The lines from the top of the material below through the line containing "Gucci Pre-owned Borsa" are to be printed exactly, with pictures omitted.
• • • •
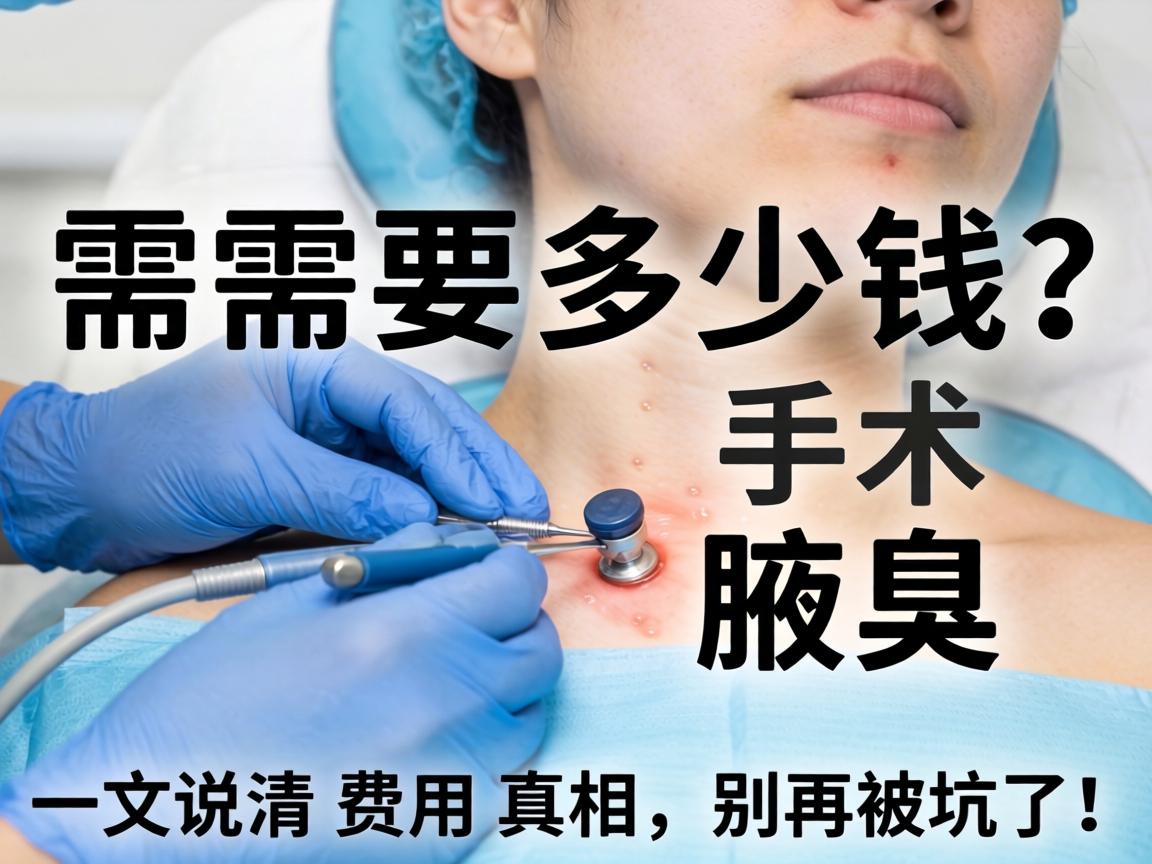 腋臭手术需要多少钱？一文说清费用真相，别再被坑了！
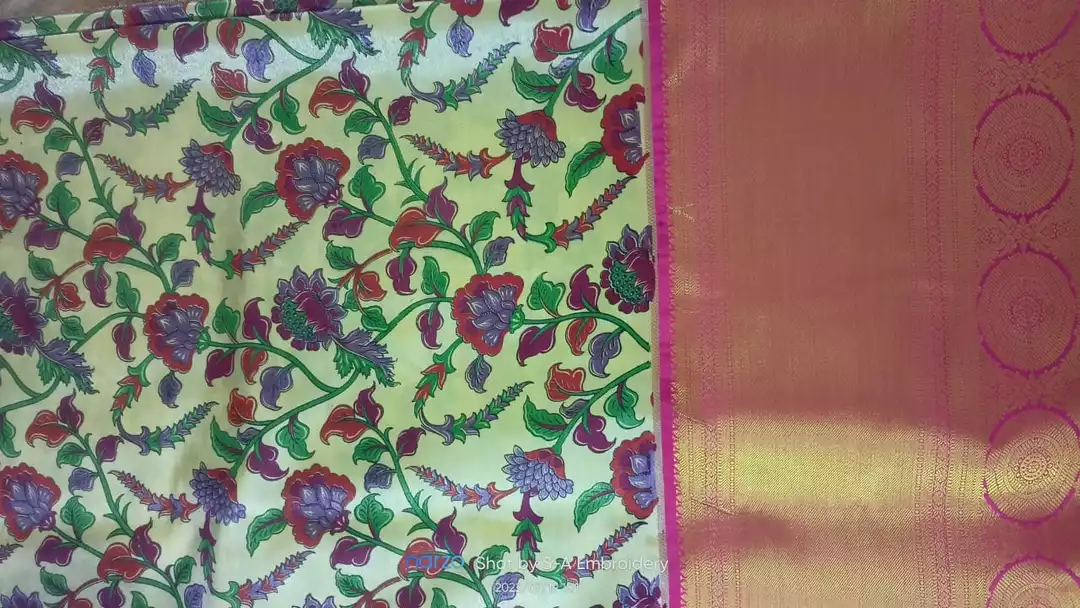 Kalamkari sarees uploaded by Zainab collection on 10/8/2022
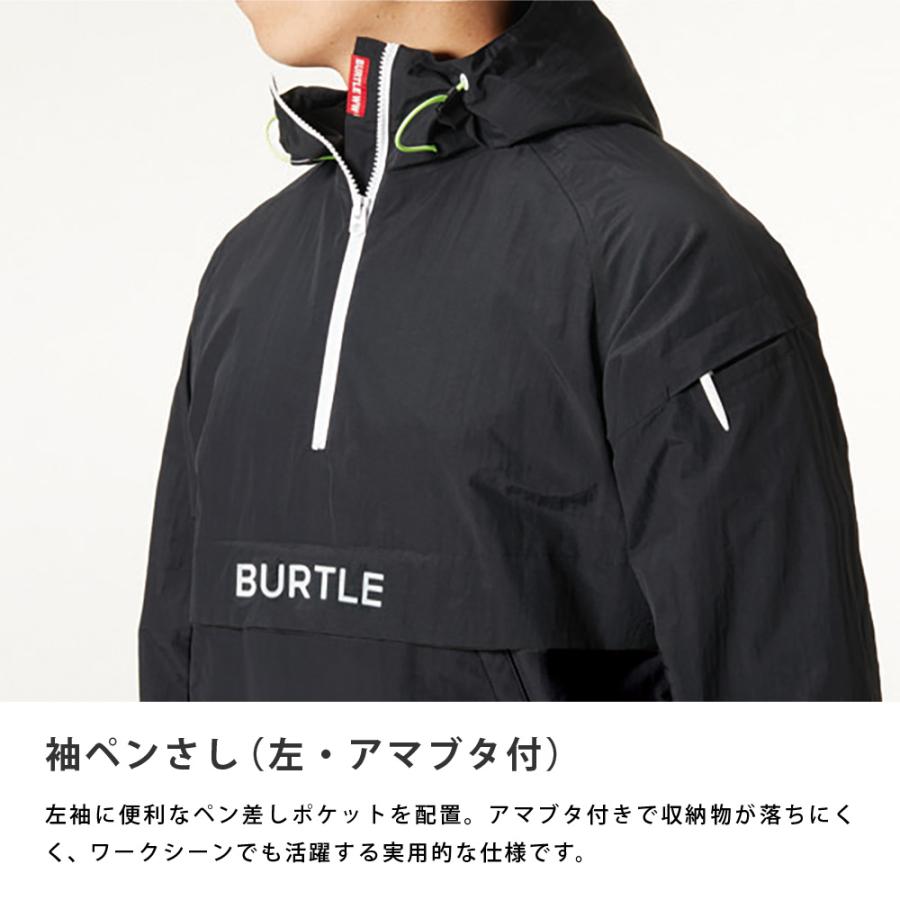 BURTLE バートル アノラックパーカ マイクロフリース 保温 防風  撥水加工 ユニフォーム ナイロンワッシャー 防寒 メンズ レディース 4054 アノラックパーカ | BURTLE | 05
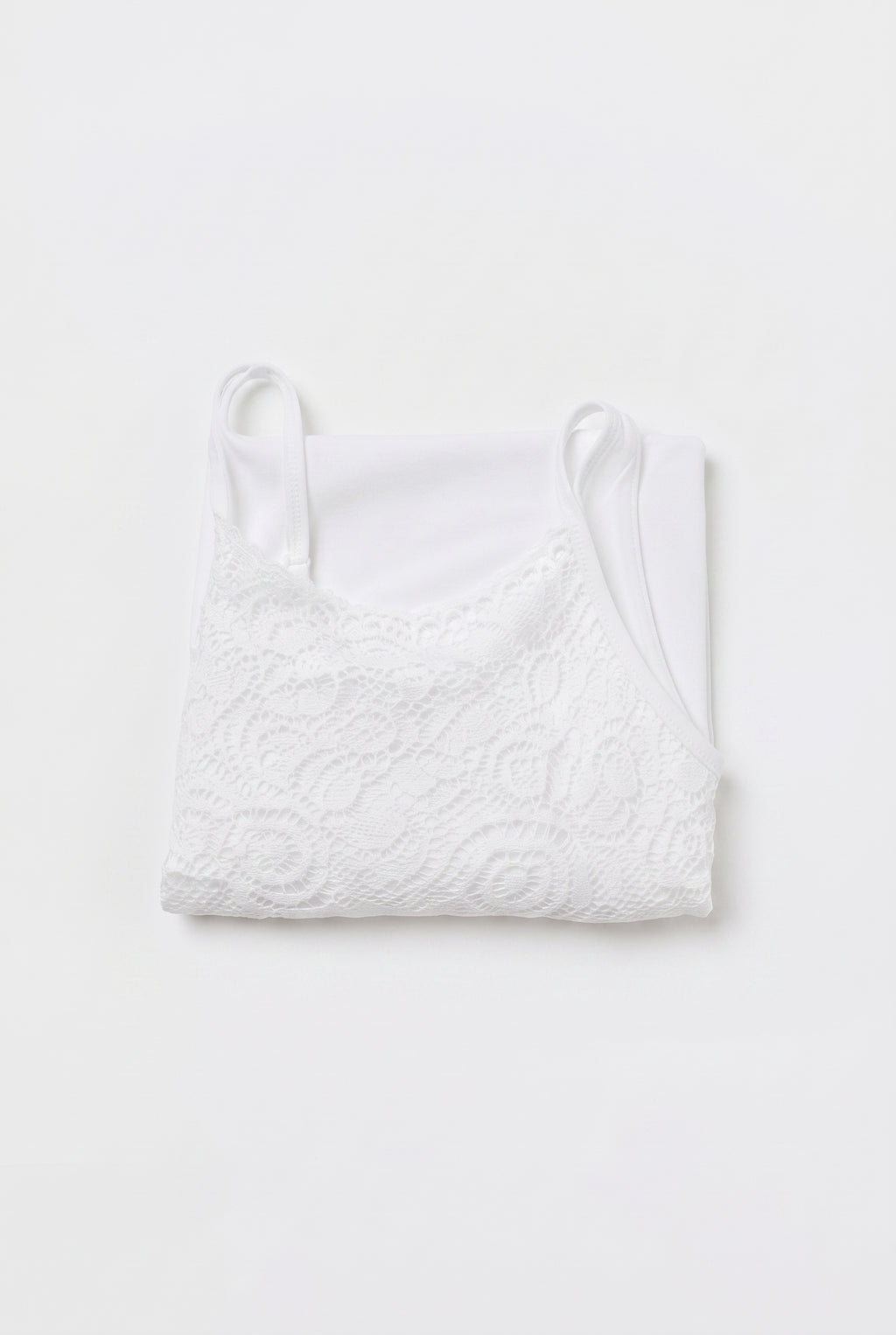 White Sleeveless Top with Front Lace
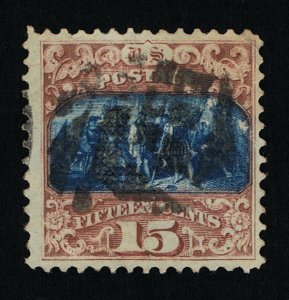 AFFORDABLE GENUINE SCOTT #119 USED 1869 TYPE-II PICTORIAL CLEAR G-GRILL #11309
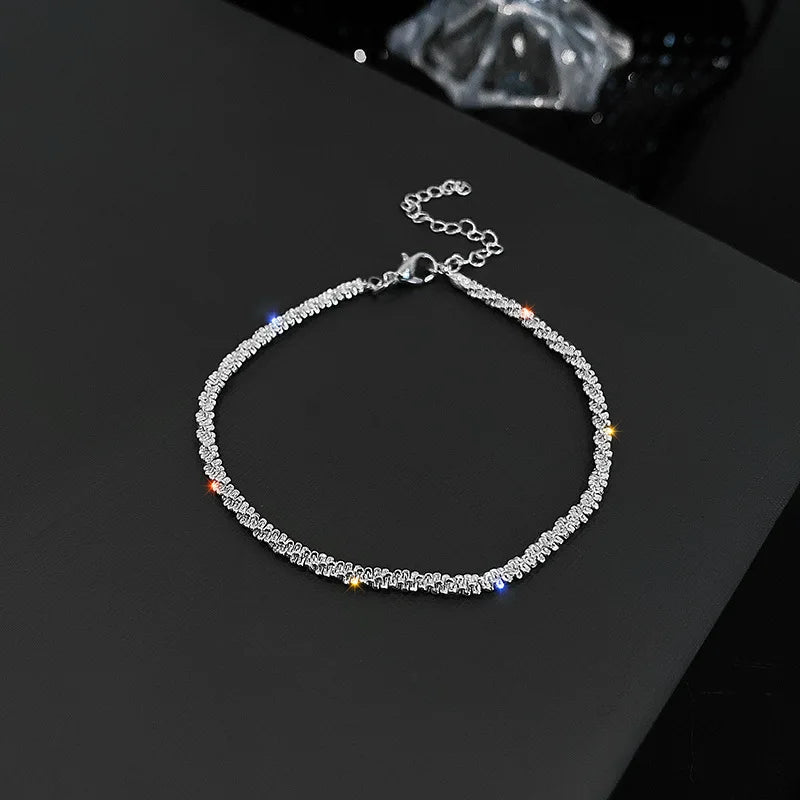 Luxury Sparkling Rhinestone Bracelet Ladies Girls Geometric Delicate Adjustable Bracelet Vintage Style Jewelry Accessories Gifts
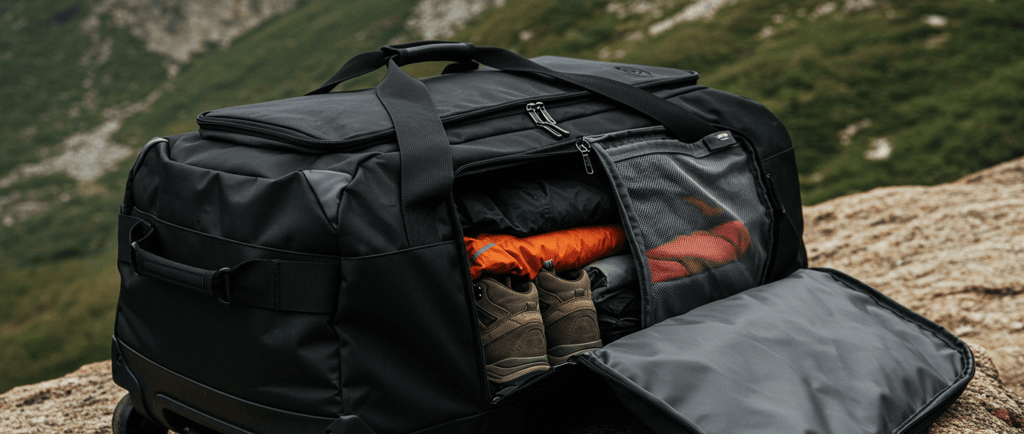 adventure spacious duffle bag for long trips
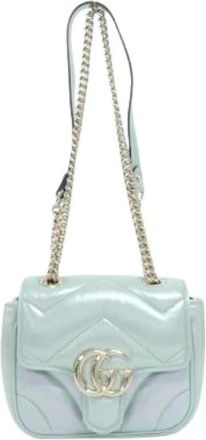 Gucci Pre-owned Borsa a Spalla GG Marmont - - Pre-owned - Donna - Verde - ONE SIZE
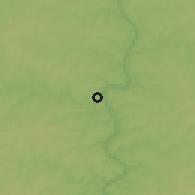 Shaded relief of the 57 km around Ñacunday, drawn from the GMTED2010 grid
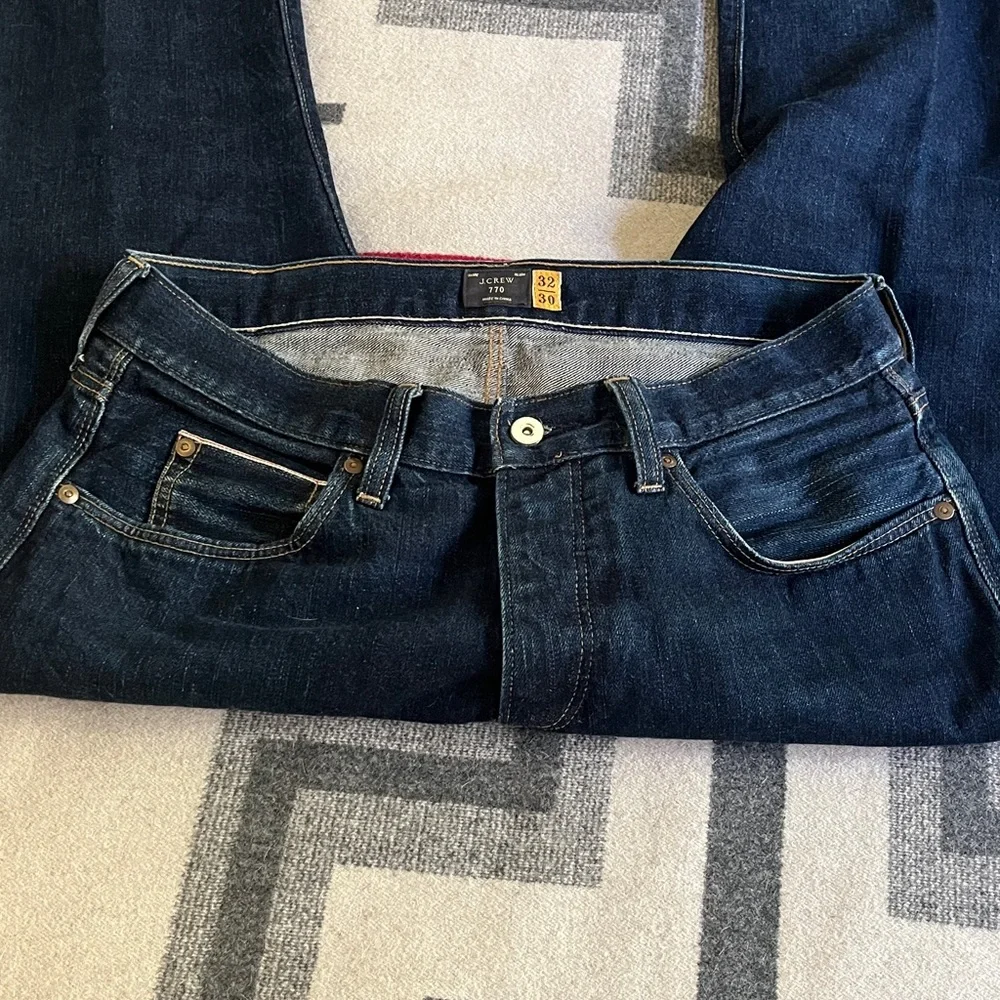 J. Crew Dark Indigo Straight Leg Jeans - Picture 5 of 6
• • • •
## [Answer to this task]
 腋臭手术需要多少钱？一文说清费用真相，别再被坑了！
 Kalamkari sarees uploaded by Zainab collection on 10/8/2022
 BURTLE バートル アノラックパーカ マイクロフリース 保温 防風  撥水加工 ユニフォーム ナイロンワッシャー 防寒 メンズ レディース 4054 アノラックパーカ | BURTLE | 05
 White Sleeveless Top with Front Lace
 AFFORDABLE GENUINE SCOTT #119 USED 1869 TYPE-II PICTORIAL CLEAR G-GRILL #11309
 Luxury Sparkling Rhinestone Bracelet Ladies Girls Geometric Delicate Adjustable Bracelet Vintage Style Jewelry Accessories Gifts
 adventure spacious duffle bag for long trips
 Gucci Pre-owned Borsa a Spalla GG Marmont - - Pre-owned - Donna - Verde - ONE SIZE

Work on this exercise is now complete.